Although every UHFWC is supposed to be manned by a trained MBBS doctor along with a Sub-Assistant Community Medical Officer (SACMO) under him or her, the center had neither. As the pharmacist was speaking to us, an old lady walked in with her sick granddaughter. The pharmacist excused himself to help her. He was not only in charge of dispensing medicine, he explained – he also had to fill the shoes of a ‘doctor’. He was the only employee in this center; there was no one to even help clean the floors.
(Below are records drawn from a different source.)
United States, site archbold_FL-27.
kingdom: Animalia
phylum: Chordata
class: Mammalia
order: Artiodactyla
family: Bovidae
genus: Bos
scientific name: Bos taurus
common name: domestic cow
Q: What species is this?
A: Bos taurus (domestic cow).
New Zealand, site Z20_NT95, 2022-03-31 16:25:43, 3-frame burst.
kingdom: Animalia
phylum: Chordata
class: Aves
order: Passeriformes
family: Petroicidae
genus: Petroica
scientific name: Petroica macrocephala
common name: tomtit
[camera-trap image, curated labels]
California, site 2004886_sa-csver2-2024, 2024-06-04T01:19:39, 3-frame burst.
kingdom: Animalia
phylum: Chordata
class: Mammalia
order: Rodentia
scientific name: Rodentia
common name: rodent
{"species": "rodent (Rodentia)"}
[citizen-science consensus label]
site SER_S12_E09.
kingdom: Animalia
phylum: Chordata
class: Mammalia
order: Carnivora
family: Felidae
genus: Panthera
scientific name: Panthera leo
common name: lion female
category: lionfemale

To be fair, the UNFWC at Gaibandha was a far cry from an UNFWC at Manikganj we had visited the previous week. The SACMO there hardly had any time to speak time to us as he was wrapping up a meeting of sales representatives from several reputed pharmaceutical companies. The smell of polao and fried chicken wafted in, courtesy of the corporate sector. The SACMO introduced us to the pharmacist, ordered his staff to bring us tea, and showed us the list of 30 patients he had already treated today. The only common thing between the two centers was the lack of the MBBS doctor. Even in a place like Manikganj – very close to Dhaka – the post of an MBBS doctor at the UNFWC remains vacant. Given the doctor patient ratio, filling the Upazila complexes is a tall task for the government let alone the union centers. To meet that gap, the 3-year diploma course to trains SACMOs was introduced. It is clear that this cadre of healthcare workers fulfill a critical need in providing professional healthcare to rural people.
For a country like Bangladesh, free healthcare is indeed an admirable and brave undertaking although how effective it is part of a much larger debate. The theme along the bottom tier of the government healthcare system is that it’s easy enough to construct the physical clinic, union centre, or hospital but the real task lies in keep it staffed and stocked. Why neither happens adequately is a million dollar question.